_Source extract:_
About all we are doing is getting our funds back after working & remodeling for 15 years.
It will be a great place for developers though, one of the younger ones let the cat out of the bag when he said million dollar homes will replace ours.

We are just 8 minutes from downtown with the new suspension bridge going accross the river, the land sharks have moved in.
2 years ago I killed a big coyote in my front yard, with nightly vists from bobcats we kept a sharp eye out for our pets.


----------



## Kennygee (Feb 28, 2009)

*Chalk Hill?*

Am I right about the area where You are talking about? aren't there a couple of stock tanks in that area? also. It's been some time since I've been in that area. I work for COD off of 175 and Beltline--- Sand branch area old sand pits now sh%&*pits !! if You know what I mean!! Good Luck to You!!


----------



## Texas Traveler (Feb 28, 2009)

Kennygee said:


> Am I right about the area where You are talking about? aren't there a couple of stock tanks in that area? also. It's been some time since I've been in that area. I work for COD off of 175 and Beltline--- Sand branch area old sand pits now sh%&*pits !! if You know what I mean!! Good Luck to You!!


 It is we are setting on top all most but the old stock tanks are long gone.
Watch ole David now, he has a electrician master license sort of a electric 
genius. If you have any electric problems he is the go to man. :greenchainsaw:


----------



## derekh (Mar 1, 2009)

Just a quick thanks to Texas Traveller for this thread. It's re-ignited my interest in building a Cordwood structure on my place. Initially a shed but who knows what from there. 

I need to do a non-commercial thin of my trees and Cordwood could be the ideal use for the thinnings between 100-200mm dbh (4-6inches). My White Cypress Pine (Callitris glaucophylla) is termite resistant and has a low moisture content and low shrinkage. Qualities I think make it suitable for cordwood. Strawbale is my other material of choice but when you've got 300 acres of trees, cordwood has got to be a consideration.

regards
Derek


----------



## Friggs (Mar 2, 2009)

_Dataset extract:_
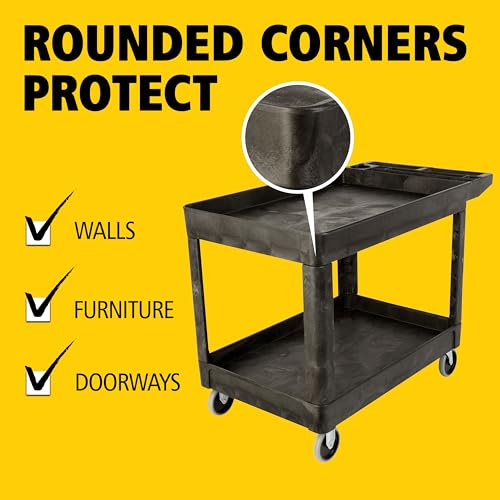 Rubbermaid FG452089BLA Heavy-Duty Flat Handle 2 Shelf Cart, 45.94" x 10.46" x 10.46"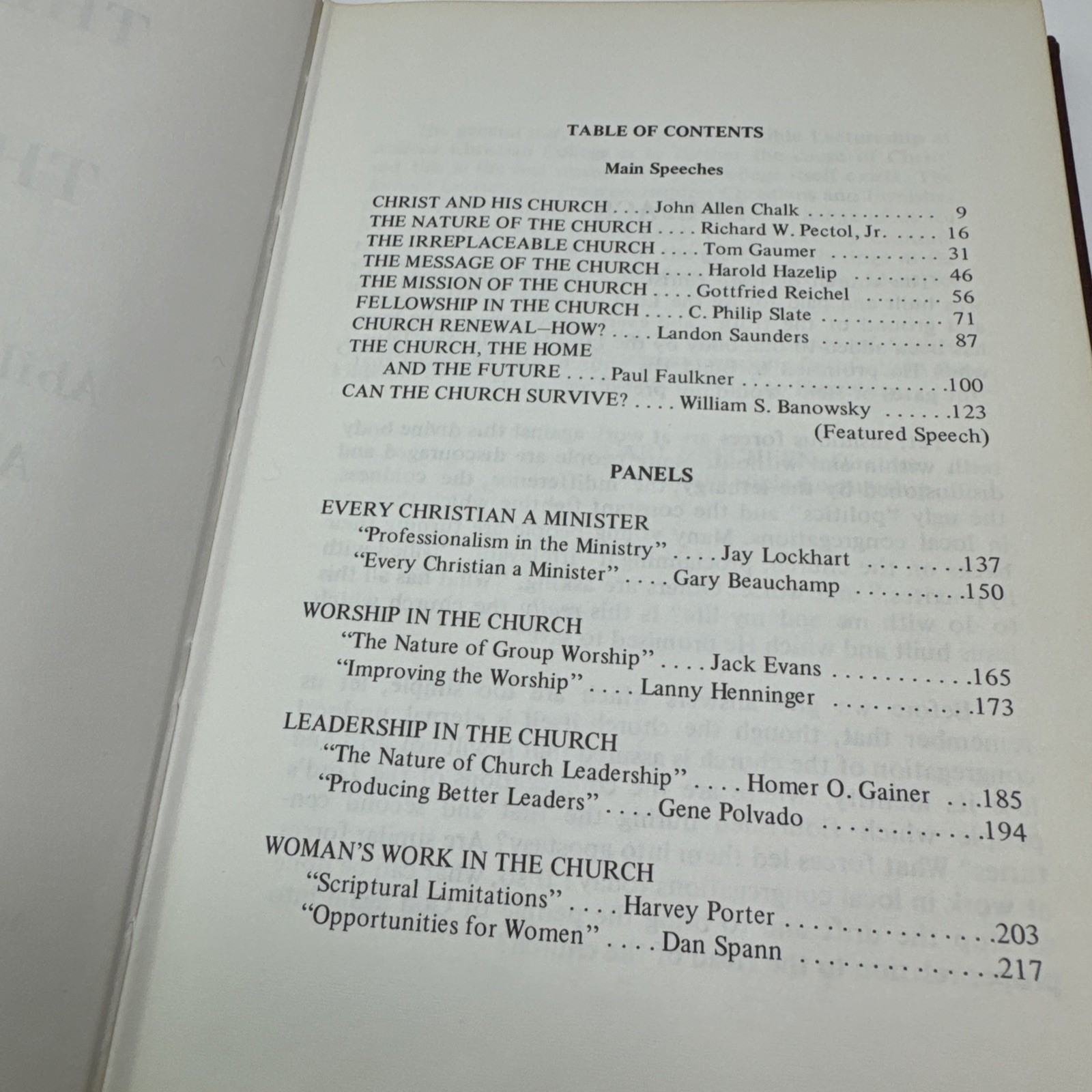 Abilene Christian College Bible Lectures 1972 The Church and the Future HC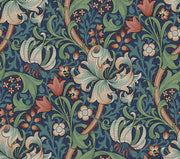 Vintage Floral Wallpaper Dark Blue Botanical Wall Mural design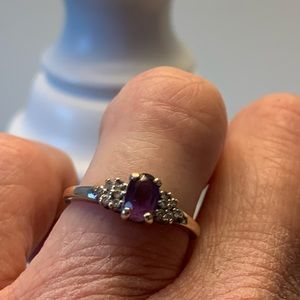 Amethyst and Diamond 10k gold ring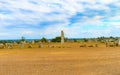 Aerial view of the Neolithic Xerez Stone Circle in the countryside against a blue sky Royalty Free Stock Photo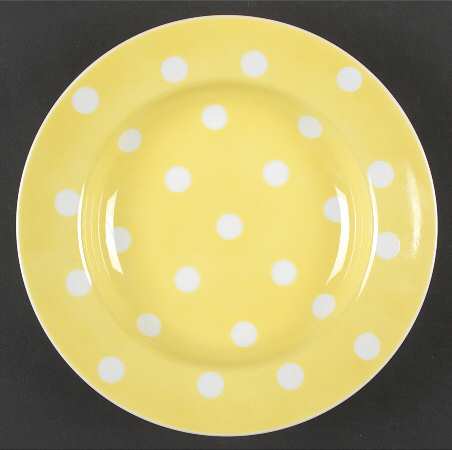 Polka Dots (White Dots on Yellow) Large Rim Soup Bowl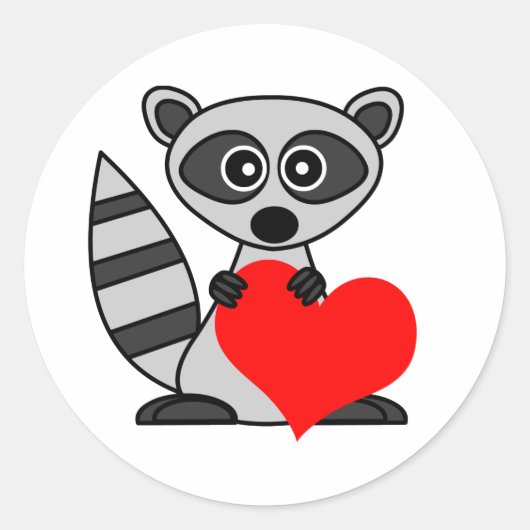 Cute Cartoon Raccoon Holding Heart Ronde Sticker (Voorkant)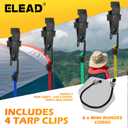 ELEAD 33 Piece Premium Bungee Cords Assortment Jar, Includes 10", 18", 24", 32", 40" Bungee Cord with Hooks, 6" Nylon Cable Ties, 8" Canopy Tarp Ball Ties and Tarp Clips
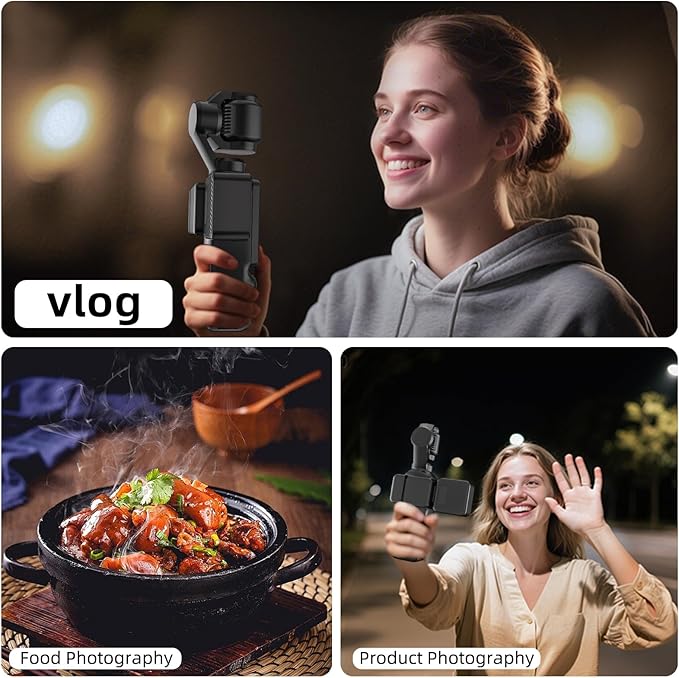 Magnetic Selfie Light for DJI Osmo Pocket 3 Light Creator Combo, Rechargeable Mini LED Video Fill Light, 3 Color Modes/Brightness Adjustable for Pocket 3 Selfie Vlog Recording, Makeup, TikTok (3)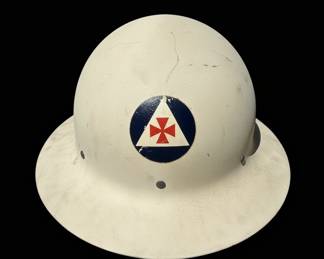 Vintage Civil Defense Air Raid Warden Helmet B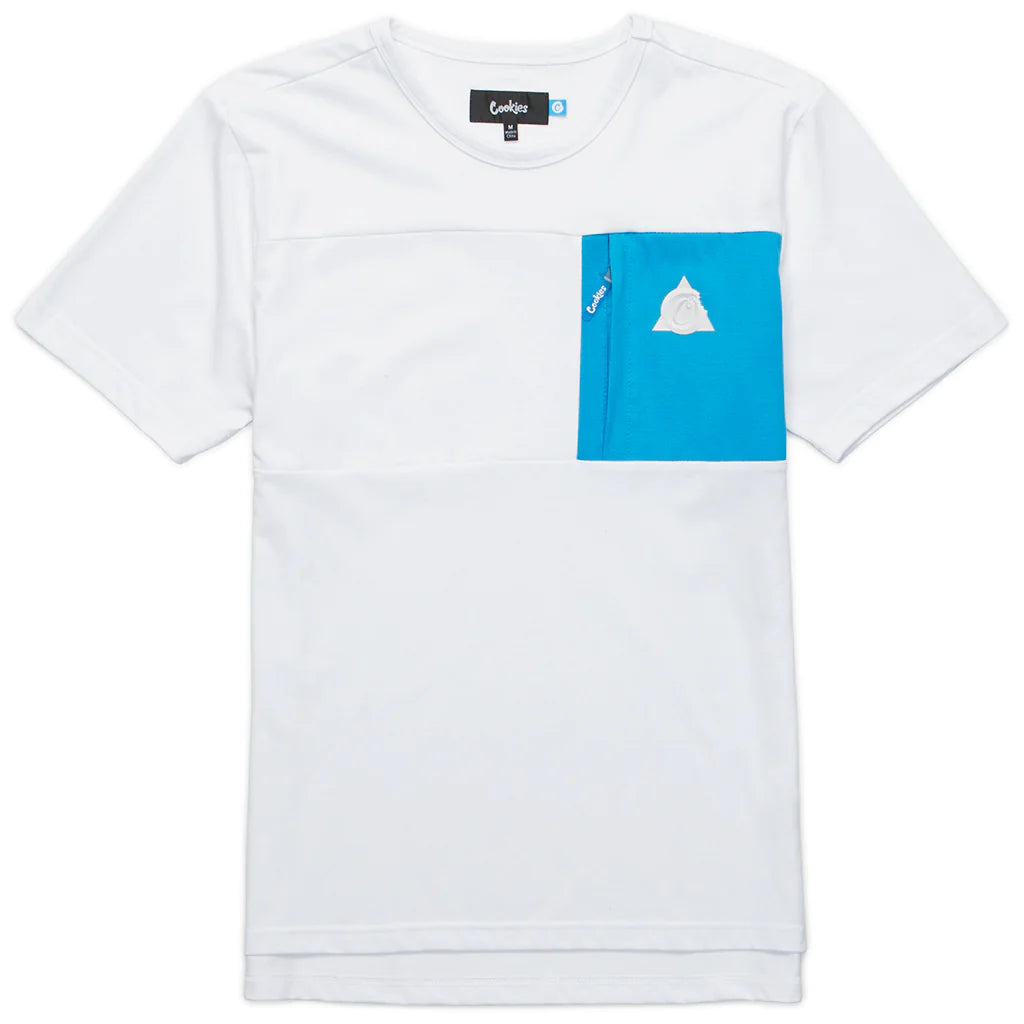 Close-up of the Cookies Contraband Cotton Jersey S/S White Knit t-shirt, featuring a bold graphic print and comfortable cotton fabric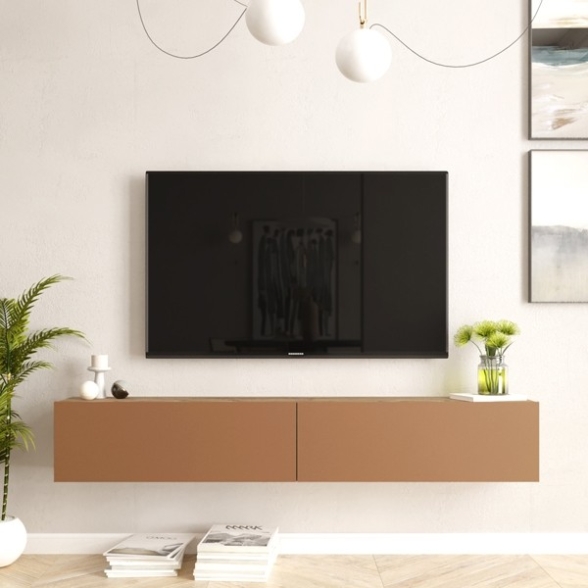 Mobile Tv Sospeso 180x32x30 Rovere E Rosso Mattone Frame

_Task 1:_
Reproduce the forum thread starting with "2 years ago" and going on through "Kennygee (Feb 28, 2009)", substituting "wolf" for "coyote".
_Task 2:_
According to the forum thread, which tree species does derekh describe as termite resistant with a low moisture content and low shrinkage?

_Exercise result 1:_
2 years ago I killed a big wolf in my front yard, with nightly vists from bobcats we kept a sharp eye out for our pets.


----------



## Kennygee (Feb 28, 2009)

_Exercise result 2:_
White Cypress Pine (Callitris glaucophylla)